| Excerpted text |
· · ·
EDITORIAL
Bush’s troubles grow
Published Sep 28, 2006 1:23 AM
You know that the president and his closest advisers are in a lot of
trouble when the “intelligence” agencies of his government will no
longer provide the backup he needs to sell his foreign policy to the
people.
That’s what is happening right now between Bush and all the
secret police agencies of the U.S. government, from the CIA on down.
The
National Intelligence Estimate, a classified document, was recently leaked to
the press. The New York Times and the Washington Post broke the news about it on
Sept. 24. The document had been kept under wraps since its finalization in April
and is “the first formal appraisal of global terrorism by United States
intelligence agencies since the Iraq war began, and represents a consensus view
of the 16 disparate spy services inside government,” according to the
Times.
Director of National Intelligence John D. Negroponte had to approve
it. His hard-line background, especially his role in the Contra war against
Nicaragua and his stint as U.S. ambassador to Iraq, make its conclusions all the
more remarkable.
· · ·
| Entries |
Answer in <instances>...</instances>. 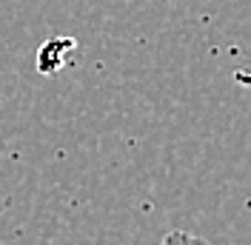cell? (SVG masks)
<instances>
[{"label":"cell","instance_id":"1","mask_svg":"<svg viewBox=\"0 0 251 245\" xmlns=\"http://www.w3.org/2000/svg\"><path fill=\"white\" fill-rule=\"evenodd\" d=\"M75 49H77L75 40H69V37H51V40H46V43L40 46V51H37V69H40L43 74L60 72Z\"/></svg>","mask_w":251,"mask_h":245},{"label":"cell","instance_id":"2","mask_svg":"<svg viewBox=\"0 0 251 245\" xmlns=\"http://www.w3.org/2000/svg\"><path fill=\"white\" fill-rule=\"evenodd\" d=\"M160 245H211V243L197 237V234H188V231H169Z\"/></svg>","mask_w":251,"mask_h":245}]
</instances>
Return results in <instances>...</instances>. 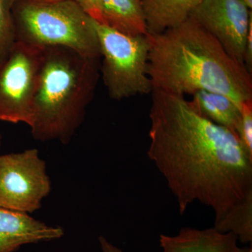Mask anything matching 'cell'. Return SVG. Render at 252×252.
<instances>
[{"instance_id":"1","label":"cell","mask_w":252,"mask_h":252,"mask_svg":"<svg viewBox=\"0 0 252 252\" xmlns=\"http://www.w3.org/2000/svg\"><path fill=\"white\" fill-rule=\"evenodd\" d=\"M152 94L147 155L181 215L199 202L219 217L252 193V158L234 132L195 112L185 96Z\"/></svg>"},{"instance_id":"2","label":"cell","mask_w":252,"mask_h":252,"mask_svg":"<svg viewBox=\"0 0 252 252\" xmlns=\"http://www.w3.org/2000/svg\"><path fill=\"white\" fill-rule=\"evenodd\" d=\"M147 38V73L153 89L180 96L218 93L240 109L252 100V73L193 18Z\"/></svg>"},{"instance_id":"3","label":"cell","mask_w":252,"mask_h":252,"mask_svg":"<svg viewBox=\"0 0 252 252\" xmlns=\"http://www.w3.org/2000/svg\"><path fill=\"white\" fill-rule=\"evenodd\" d=\"M99 59L61 46L41 50L29 126L34 140L70 142L94 99L100 77Z\"/></svg>"},{"instance_id":"4","label":"cell","mask_w":252,"mask_h":252,"mask_svg":"<svg viewBox=\"0 0 252 252\" xmlns=\"http://www.w3.org/2000/svg\"><path fill=\"white\" fill-rule=\"evenodd\" d=\"M13 16L19 42L39 49L61 46L100 58L95 21L74 0H16Z\"/></svg>"},{"instance_id":"5","label":"cell","mask_w":252,"mask_h":252,"mask_svg":"<svg viewBox=\"0 0 252 252\" xmlns=\"http://www.w3.org/2000/svg\"><path fill=\"white\" fill-rule=\"evenodd\" d=\"M100 58V76L109 97L116 100L150 94L153 86L147 73V35L123 34L95 21Z\"/></svg>"},{"instance_id":"6","label":"cell","mask_w":252,"mask_h":252,"mask_svg":"<svg viewBox=\"0 0 252 252\" xmlns=\"http://www.w3.org/2000/svg\"><path fill=\"white\" fill-rule=\"evenodd\" d=\"M41 50L16 41L0 61V121L31 125Z\"/></svg>"},{"instance_id":"7","label":"cell","mask_w":252,"mask_h":252,"mask_svg":"<svg viewBox=\"0 0 252 252\" xmlns=\"http://www.w3.org/2000/svg\"><path fill=\"white\" fill-rule=\"evenodd\" d=\"M51 191L38 149L0 156V207L30 215L41 208Z\"/></svg>"},{"instance_id":"8","label":"cell","mask_w":252,"mask_h":252,"mask_svg":"<svg viewBox=\"0 0 252 252\" xmlns=\"http://www.w3.org/2000/svg\"><path fill=\"white\" fill-rule=\"evenodd\" d=\"M252 10L241 0H202L189 17L212 34L230 57L245 66Z\"/></svg>"},{"instance_id":"9","label":"cell","mask_w":252,"mask_h":252,"mask_svg":"<svg viewBox=\"0 0 252 252\" xmlns=\"http://www.w3.org/2000/svg\"><path fill=\"white\" fill-rule=\"evenodd\" d=\"M64 235L61 227L0 207V252H15L23 245L59 240Z\"/></svg>"},{"instance_id":"10","label":"cell","mask_w":252,"mask_h":252,"mask_svg":"<svg viewBox=\"0 0 252 252\" xmlns=\"http://www.w3.org/2000/svg\"><path fill=\"white\" fill-rule=\"evenodd\" d=\"M238 241L235 235L220 233L214 227H186L177 235L161 234L159 238L162 252H247L248 248H240Z\"/></svg>"},{"instance_id":"11","label":"cell","mask_w":252,"mask_h":252,"mask_svg":"<svg viewBox=\"0 0 252 252\" xmlns=\"http://www.w3.org/2000/svg\"><path fill=\"white\" fill-rule=\"evenodd\" d=\"M103 24L128 35H147L141 0H101Z\"/></svg>"},{"instance_id":"12","label":"cell","mask_w":252,"mask_h":252,"mask_svg":"<svg viewBox=\"0 0 252 252\" xmlns=\"http://www.w3.org/2000/svg\"><path fill=\"white\" fill-rule=\"evenodd\" d=\"M202 0H141L148 34H158L184 22Z\"/></svg>"},{"instance_id":"13","label":"cell","mask_w":252,"mask_h":252,"mask_svg":"<svg viewBox=\"0 0 252 252\" xmlns=\"http://www.w3.org/2000/svg\"><path fill=\"white\" fill-rule=\"evenodd\" d=\"M189 101L195 112L210 122L235 133L240 117V109L229 97L218 93L199 91Z\"/></svg>"},{"instance_id":"14","label":"cell","mask_w":252,"mask_h":252,"mask_svg":"<svg viewBox=\"0 0 252 252\" xmlns=\"http://www.w3.org/2000/svg\"><path fill=\"white\" fill-rule=\"evenodd\" d=\"M214 228L223 233H232L241 243H252V193L234 204L215 219Z\"/></svg>"},{"instance_id":"15","label":"cell","mask_w":252,"mask_h":252,"mask_svg":"<svg viewBox=\"0 0 252 252\" xmlns=\"http://www.w3.org/2000/svg\"><path fill=\"white\" fill-rule=\"evenodd\" d=\"M16 0H0V61L4 59L16 41L13 7Z\"/></svg>"},{"instance_id":"16","label":"cell","mask_w":252,"mask_h":252,"mask_svg":"<svg viewBox=\"0 0 252 252\" xmlns=\"http://www.w3.org/2000/svg\"><path fill=\"white\" fill-rule=\"evenodd\" d=\"M235 134L247 153L252 158V100L242 104Z\"/></svg>"},{"instance_id":"17","label":"cell","mask_w":252,"mask_h":252,"mask_svg":"<svg viewBox=\"0 0 252 252\" xmlns=\"http://www.w3.org/2000/svg\"><path fill=\"white\" fill-rule=\"evenodd\" d=\"M84 9L86 14L97 23L103 24L102 11H101V0H74Z\"/></svg>"},{"instance_id":"18","label":"cell","mask_w":252,"mask_h":252,"mask_svg":"<svg viewBox=\"0 0 252 252\" xmlns=\"http://www.w3.org/2000/svg\"><path fill=\"white\" fill-rule=\"evenodd\" d=\"M98 241L102 252H124L120 248L113 245L105 237L102 236V235L99 237Z\"/></svg>"},{"instance_id":"19","label":"cell","mask_w":252,"mask_h":252,"mask_svg":"<svg viewBox=\"0 0 252 252\" xmlns=\"http://www.w3.org/2000/svg\"><path fill=\"white\" fill-rule=\"evenodd\" d=\"M244 4L249 9L252 10V0H241Z\"/></svg>"},{"instance_id":"20","label":"cell","mask_w":252,"mask_h":252,"mask_svg":"<svg viewBox=\"0 0 252 252\" xmlns=\"http://www.w3.org/2000/svg\"><path fill=\"white\" fill-rule=\"evenodd\" d=\"M35 1H59V0H35Z\"/></svg>"},{"instance_id":"21","label":"cell","mask_w":252,"mask_h":252,"mask_svg":"<svg viewBox=\"0 0 252 252\" xmlns=\"http://www.w3.org/2000/svg\"><path fill=\"white\" fill-rule=\"evenodd\" d=\"M247 252H252V246H250V248H248V251H247Z\"/></svg>"},{"instance_id":"22","label":"cell","mask_w":252,"mask_h":252,"mask_svg":"<svg viewBox=\"0 0 252 252\" xmlns=\"http://www.w3.org/2000/svg\"><path fill=\"white\" fill-rule=\"evenodd\" d=\"M1 134H0V147H1Z\"/></svg>"}]
</instances>
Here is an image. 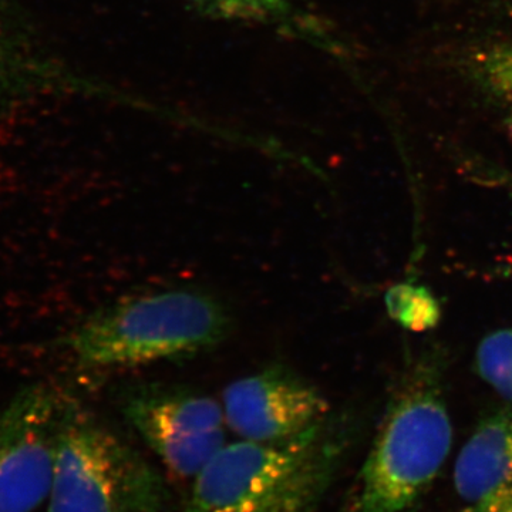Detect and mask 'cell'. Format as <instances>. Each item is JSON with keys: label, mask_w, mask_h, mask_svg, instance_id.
Listing matches in <instances>:
<instances>
[{"label": "cell", "mask_w": 512, "mask_h": 512, "mask_svg": "<svg viewBox=\"0 0 512 512\" xmlns=\"http://www.w3.org/2000/svg\"><path fill=\"white\" fill-rule=\"evenodd\" d=\"M446 367L439 348L410 357L339 512H404L429 490L453 446Z\"/></svg>", "instance_id": "6da1fadb"}, {"label": "cell", "mask_w": 512, "mask_h": 512, "mask_svg": "<svg viewBox=\"0 0 512 512\" xmlns=\"http://www.w3.org/2000/svg\"><path fill=\"white\" fill-rule=\"evenodd\" d=\"M232 325L227 305L214 295L167 289L93 312L70 332L66 346L87 369H128L211 352L228 339Z\"/></svg>", "instance_id": "7a4b0ae2"}, {"label": "cell", "mask_w": 512, "mask_h": 512, "mask_svg": "<svg viewBox=\"0 0 512 512\" xmlns=\"http://www.w3.org/2000/svg\"><path fill=\"white\" fill-rule=\"evenodd\" d=\"M345 446L330 420L285 443L227 444L194 478L185 512H315Z\"/></svg>", "instance_id": "3957f363"}, {"label": "cell", "mask_w": 512, "mask_h": 512, "mask_svg": "<svg viewBox=\"0 0 512 512\" xmlns=\"http://www.w3.org/2000/svg\"><path fill=\"white\" fill-rule=\"evenodd\" d=\"M160 483L111 431L76 403L57 437L49 512H158Z\"/></svg>", "instance_id": "277c9868"}, {"label": "cell", "mask_w": 512, "mask_h": 512, "mask_svg": "<svg viewBox=\"0 0 512 512\" xmlns=\"http://www.w3.org/2000/svg\"><path fill=\"white\" fill-rule=\"evenodd\" d=\"M121 409L174 476L194 480L227 446L222 403L187 387L138 384L124 394Z\"/></svg>", "instance_id": "5b68a950"}, {"label": "cell", "mask_w": 512, "mask_h": 512, "mask_svg": "<svg viewBox=\"0 0 512 512\" xmlns=\"http://www.w3.org/2000/svg\"><path fill=\"white\" fill-rule=\"evenodd\" d=\"M73 400L35 384L0 407V512H35L52 485L57 437Z\"/></svg>", "instance_id": "8992f818"}, {"label": "cell", "mask_w": 512, "mask_h": 512, "mask_svg": "<svg viewBox=\"0 0 512 512\" xmlns=\"http://www.w3.org/2000/svg\"><path fill=\"white\" fill-rule=\"evenodd\" d=\"M222 409L239 440L261 444L298 439L330 420L328 400L318 387L278 363L229 384Z\"/></svg>", "instance_id": "52a82bcc"}, {"label": "cell", "mask_w": 512, "mask_h": 512, "mask_svg": "<svg viewBox=\"0 0 512 512\" xmlns=\"http://www.w3.org/2000/svg\"><path fill=\"white\" fill-rule=\"evenodd\" d=\"M72 83L46 55L10 0H0V117L30 99Z\"/></svg>", "instance_id": "ba28073f"}, {"label": "cell", "mask_w": 512, "mask_h": 512, "mask_svg": "<svg viewBox=\"0 0 512 512\" xmlns=\"http://www.w3.org/2000/svg\"><path fill=\"white\" fill-rule=\"evenodd\" d=\"M453 478L467 504L512 487V404L481 420L458 453Z\"/></svg>", "instance_id": "9c48e42d"}, {"label": "cell", "mask_w": 512, "mask_h": 512, "mask_svg": "<svg viewBox=\"0 0 512 512\" xmlns=\"http://www.w3.org/2000/svg\"><path fill=\"white\" fill-rule=\"evenodd\" d=\"M468 69L512 127V39L477 49L468 59Z\"/></svg>", "instance_id": "30bf717a"}, {"label": "cell", "mask_w": 512, "mask_h": 512, "mask_svg": "<svg viewBox=\"0 0 512 512\" xmlns=\"http://www.w3.org/2000/svg\"><path fill=\"white\" fill-rule=\"evenodd\" d=\"M187 2L218 18L266 23L292 33L299 32L308 25L298 13L296 0H187Z\"/></svg>", "instance_id": "8fae6325"}, {"label": "cell", "mask_w": 512, "mask_h": 512, "mask_svg": "<svg viewBox=\"0 0 512 512\" xmlns=\"http://www.w3.org/2000/svg\"><path fill=\"white\" fill-rule=\"evenodd\" d=\"M386 308L390 318L413 332L436 328L441 319L439 302L420 285L397 284L390 288Z\"/></svg>", "instance_id": "7c38bea8"}, {"label": "cell", "mask_w": 512, "mask_h": 512, "mask_svg": "<svg viewBox=\"0 0 512 512\" xmlns=\"http://www.w3.org/2000/svg\"><path fill=\"white\" fill-rule=\"evenodd\" d=\"M478 376L512 403V328L488 333L476 353Z\"/></svg>", "instance_id": "4fadbf2b"}, {"label": "cell", "mask_w": 512, "mask_h": 512, "mask_svg": "<svg viewBox=\"0 0 512 512\" xmlns=\"http://www.w3.org/2000/svg\"><path fill=\"white\" fill-rule=\"evenodd\" d=\"M468 174L477 183L491 185V187L503 188L512 195V173L500 167L490 164L468 165Z\"/></svg>", "instance_id": "5bb4252c"}, {"label": "cell", "mask_w": 512, "mask_h": 512, "mask_svg": "<svg viewBox=\"0 0 512 512\" xmlns=\"http://www.w3.org/2000/svg\"><path fill=\"white\" fill-rule=\"evenodd\" d=\"M461 512H512V487L481 498L473 504H467Z\"/></svg>", "instance_id": "9a60e30c"}, {"label": "cell", "mask_w": 512, "mask_h": 512, "mask_svg": "<svg viewBox=\"0 0 512 512\" xmlns=\"http://www.w3.org/2000/svg\"><path fill=\"white\" fill-rule=\"evenodd\" d=\"M508 274H512V269H510V271H508Z\"/></svg>", "instance_id": "2e32d148"}]
</instances>
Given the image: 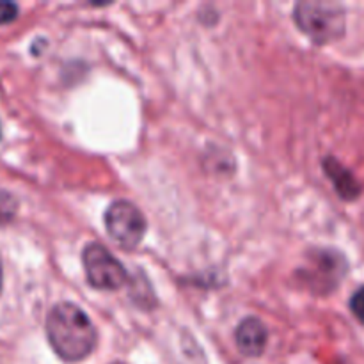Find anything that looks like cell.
Returning <instances> with one entry per match:
<instances>
[{"label": "cell", "mask_w": 364, "mask_h": 364, "mask_svg": "<svg viewBox=\"0 0 364 364\" xmlns=\"http://www.w3.org/2000/svg\"><path fill=\"white\" fill-rule=\"evenodd\" d=\"M46 336L63 361L78 363L96 347V331L84 309L73 302H59L46 318Z\"/></svg>", "instance_id": "cell-1"}, {"label": "cell", "mask_w": 364, "mask_h": 364, "mask_svg": "<svg viewBox=\"0 0 364 364\" xmlns=\"http://www.w3.org/2000/svg\"><path fill=\"white\" fill-rule=\"evenodd\" d=\"M294 20L315 45H329L347 32V11L338 2H299L294 9Z\"/></svg>", "instance_id": "cell-2"}, {"label": "cell", "mask_w": 364, "mask_h": 364, "mask_svg": "<svg viewBox=\"0 0 364 364\" xmlns=\"http://www.w3.org/2000/svg\"><path fill=\"white\" fill-rule=\"evenodd\" d=\"M85 277L96 290H119L127 283V269L123 263L98 242H91L82 252Z\"/></svg>", "instance_id": "cell-3"}, {"label": "cell", "mask_w": 364, "mask_h": 364, "mask_svg": "<svg viewBox=\"0 0 364 364\" xmlns=\"http://www.w3.org/2000/svg\"><path fill=\"white\" fill-rule=\"evenodd\" d=\"M105 226L110 238L123 249L137 247L148 230L144 213L124 199H117L107 208Z\"/></svg>", "instance_id": "cell-4"}, {"label": "cell", "mask_w": 364, "mask_h": 364, "mask_svg": "<svg viewBox=\"0 0 364 364\" xmlns=\"http://www.w3.org/2000/svg\"><path fill=\"white\" fill-rule=\"evenodd\" d=\"M311 283H316V291L320 294H329L340 284V281L347 276L348 263L341 252L333 251V249H323L318 251L313 258Z\"/></svg>", "instance_id": "cell-5"}, {"label": "cell", "mask_w": 364, "mask_h": 364, "mask_svg": "<svg viewBox=\"0 0 364 364\" xmlns=\"http://www.w3.org/2000/svg\"><path fill=\"white\" fill-rule=\"evenodd\" d=\"M235 340H237V347L242 354L247 358H258L265 352L269 333L262 320L249 316V318L242 320L240 326L237 327Z\"/></svg>", "instance_id": "cell-6"}, {"label": "cell", "mask_w": 364, "mask_h": 364, "mask_svg": "<svg viewBox=\"0 0 364 364\" xmlns=\"http://www.w3.org/2000/svg\"><path fill=\"white\" fill-rule=\"evenodd\" d=\"M322 166L327 178L333 181L338 196H340L343 201H355V199L363 194L361 181H359L358 178L354 176V173H352L350 169H347L340 160H336L334 156H326Z\"/></svg>", "instance_id": "cell-7"}, {"label": "cell", "mask_w": 364, "mask_h": 364, "mask_svg": "<svg viewBox=\"0 0 364 364\" xmlns=\"http://www.w3.org/2000/svg\"><path fill=\"white\" fill-rule=\"evenodd\" d=\"M18 212V201L11 192L0 188V226H6Z\"/></svg>", "instance_id": "cell-8"}, {"label": "cell", "mask_w": 364, "mask_h": 364, "mask_svg": "<svg viewBox=\"0 0 364 364\" xmlns=\"http://www.w3.org/2000/svg\"><path fill=\"white\" fill-rule=\"evenodd\" d=\"M350 311L364 326V287L358 288L350 297Z\"/></svg>", "instance_id": "cell-9"}, {"label": "cell", "mask_w": 364, "mask_h": 364, "mask_svg": "<svg viewBox=\"0 0 364 364\" xmlns=\"http://www.w3.org/2000/svg\"><path fill=\"white\" fill-rule=\"evenodd\" d=\"M18 6L14 2H0V25H7L16 20Z\"/></svg>", "instance_id": "cell-10"}, {"label": "cell", "mask_w": 364, "mask_h": 364, "mask_svg": "<svg viewBox=\"0 0 364 364\" xmlns=\"http://www.w3.org/2000/svg\"><path fill=\"white\" fill-rule=\"evenodd\" d=\"M2 279H4V274H2V263H0V290H2Z\"/></svg>", "instance_id": "cell-11"}, {"label": "cell", "mask_w": 364, "mask_h": 364, "mask_svg": "<svg viewBox=\"0 0 364 364\" xmlns=\"http://www.w3.org/2000/svg\"><path fill=\"white\" fill-rule=\"evenodd\" d=\"M0 137H2V132H0Z\"/></svg>", "instance_id": "cell-12"}]
</instances>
· · ·
Pick up the editorial on Bush's troubles with the intelligence agencies where it stops, and write its next part.

In brief, the document’s judgment is that the Iraq
war, instead of making the U.S. safer, has made it more likely to experience a
terrorist attack. “A stark assessment of terrorism trends by American
intelligence agencies has found that the American invasion and occupation of
Iraq has helped spawn a new generation of Islamic radicalism and that the
overall terrorist threat has grown since the Sept. 11 attacks,” was the
way the Times summarized it.
Anyone with a clear sense of what is going on
already knew that the horrible war crimes committed by the Pentagon in Iraq had
made the Bush regime hated all over the world. But no one in the U.S. government
would say that openly. Even this document, of course, does not refer to the
invasion and occupation as war crimes.
Nevertheless, the damage was done.
Bush’s main theme, repeated endlessly since before the war began, has been
that he was acting to protect this country from terrorism. He, Vice President
Dick Cheney, Secretary of Defense Donald Rumsfeld and Secretary of State
Condoleezza Rice have all tried to justify the war by linking Iraq somehow to
al-Qaeda and 9/11—a link that never existed.
Because of this kind of
hard sell of the war, many young people joined the Army, Marines or National
Guard, thinking they were helping to protect their families and communities. But
as the fighting and occupation have ground on, enlistments have gone down and
skepticism about the aims of the war has risen in the general
population.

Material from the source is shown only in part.